Mengapa? Apakah kita, sebagai masyarakat, begitu terbuai dengan kenyamanan dan kemewahan yang didapat dari eksploitasi kerja mereka hingga tak mampu melihat kesengsaraan di baliknya? 

Saya di sini aakan mencoba membongkar realita pahit di balik pekerjaan rumah tangga berdasarkan data-data yang ada, mengungkap bagaimana ideologi feminis menawarkan jalan keluar, dan mengapa pengesahan RUU PPRT adalah langkah mendesak untuk menciptakan keadilan sosial yang sesungguhnya.

Perspektif feminis sangat relevan dalam memahami isu ini, mengingat mayoritas PRT adalah perempuan. Pekerjaan domestik, yang secara tradisional dianggap sebagai “kerja perempuan,” sering kali tidak dihargai dan dilindungi. 

Eksploitasi PRT dan Perspektif Feminisme

Dalam masyarakat patriarkal, pekerjaan rumah tangga sering kali dipandang sebagai tugas alami perempuan. Hal ini menciptakan stigma bahwa pekerjaan domestik, termasuk yang dilakukan oleh PRT, tidak memiliki nilai ekonomi yang signifikan. 

Perspektif feminis menekankan bahwa pekerjaan domestik adalah elemen penting dalam mendukung aktivitas ekonomi keluarga, terutama bagi kelas menengah dan atas.

Bell hooks, dalam bukunya Feminism is for Everybody, menekankan bahwa feminisme harus mencakup perjuangan untuk keadilan bagi perempuan pekerja dari kelas bawah. Ia mengkritik bagaimana kapitalisme dan patriarki berkontribusi pada marginalisasi pekerjaan domestik, yang mayoritas dilakukan oleh perempuan dari latar belakang ekonomi yang kurang mampu.

Hooks menegaskan bahwa pekerjaan domestik tidak boleh diremehkan atau dieksploitasi​.

Sebagian besar PRT di Indonesia berasal dari pedesaan dan memiliki tingkat pendidikan rendah. Ketimpangan kelas ini memperburuk kerentanan mereka terhadap eksploitasi. 

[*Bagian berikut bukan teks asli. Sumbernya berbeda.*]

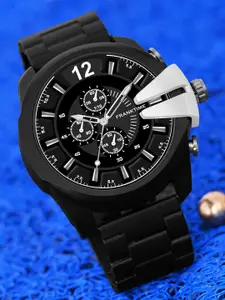 Franktime Men Brass Skeleton Dial & Stainless Steel Straps Analogue Watch FT-0008 S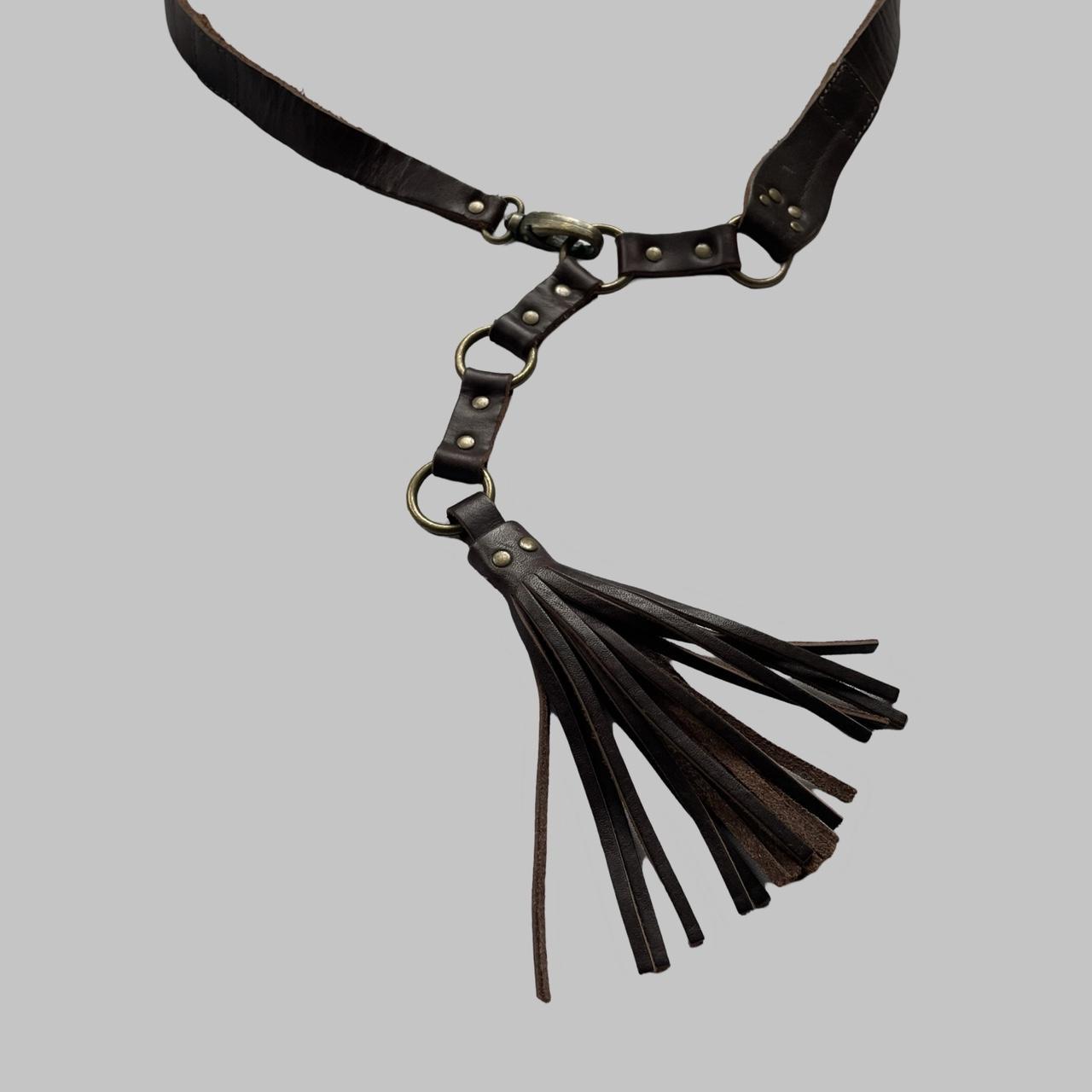 Brown leather boho belt.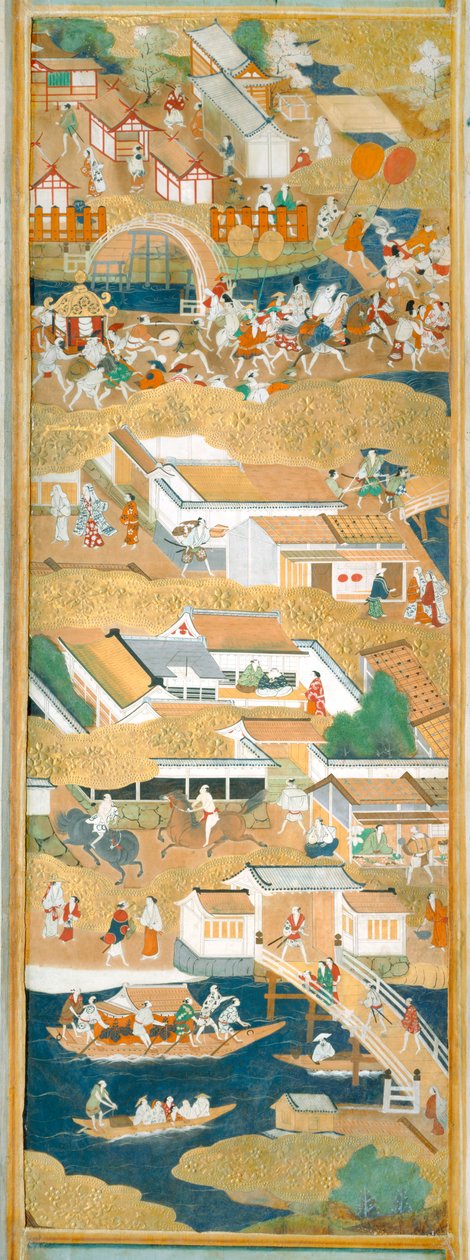 Osakazu Byobu - Japans kamerscherm met acht panelen (schilderij) door Japanese School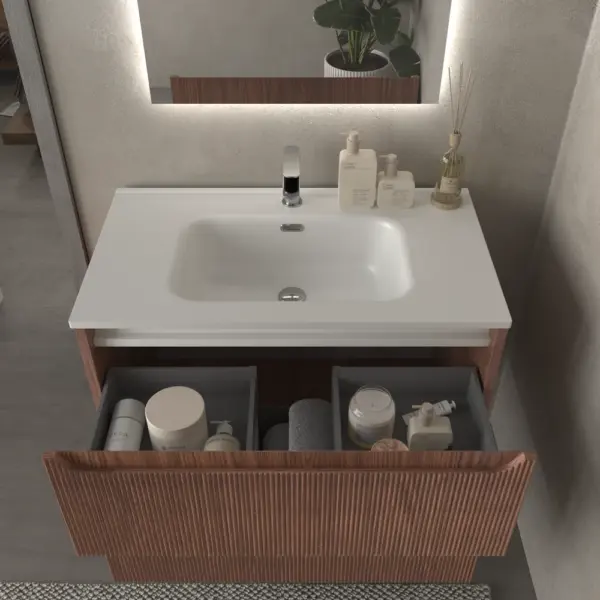 Mueble de baño suspendido 2 cajones TOSCANA  con lavabo porcelana acabado  millerigue  ABEDUL - Imagen 2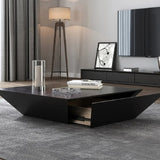 Modern Wood Coffee Table with Storage Square Drum Coffee Table with 1-Drawer Black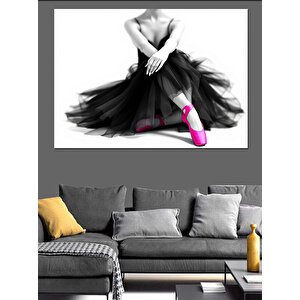 Siyah Beyaz Balerin Figürü Dekoratif Kanvas - Mdf Ahşap Tablo 35x50 cm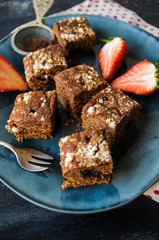 European desset with fresh strawberry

Banyak PRT yang bekerja lebih dari 12 jam sehari tanpa jaminan sosial atau perlindungan hukum. Ketiadaan regulasi memperparah ketimpangan ini, membuat mereka mudah dieksploitasi oleh pemberi kerja yang tidak bertanggung jawab.

Gambaran Eksploitasi PRT

Salah satu kasus paling menonjol yang menggambarkan pentingnya perlindungan hukum bagi PRT adalah kasus Erwiana Sulistyaningsih. Erwiana adalah PRT asal Indonesia yang bekerja di Hong Kong. 

Selama bekerja, ia mengalami kekerasan fisik dan mental yang parah dari majikannya. Erwiana dipaksa bekerja tanpa istirahat, menerima upah yang sangat minim, dan tidak diberikan akses layanan kesehatan saat ia sakit.

Kasus Erwiana menarik perhatian internasional dan menjadi simbol perjuangan hak PRT. Meskipun terjadi di luar negeri, kasus ini mencerminkan kondisi yang serupa dialami oleh banyak PRT di Indonesia. Tanpa regulasi seperti RUU PPRT, pelanggaran hak terhadap PRT cenderung terus terjadi tanpa ada sanksi tegas bagi pelaku​.

RUU PPRT: Solusi untuk Perlindungan PRT

RUU PPRT muncul sebagai jawaban atas kebutuhan mendesak untuk melindungi pekerja rumah tangga yang selama ini sering kali terabaikan dan dieksploitasi. Rancangan Undang-Undang ini dirancang untuk memberikan perlindungan hukum yang lebih komprehensif, dengan berbagai poin penting yang dapat mengubah nasib para pekerja rumah tangga.

Salah satunya adalah pengaturan mengenai hak atas kontrak kerja formal, yang selama ini menjadi hal yang langka bagi sebagian besar PRT. Tanpa kontrak yang jelas, mereka sering kali dirugikan dalam hal upah, jam kerja, dan hak-hak lainnya.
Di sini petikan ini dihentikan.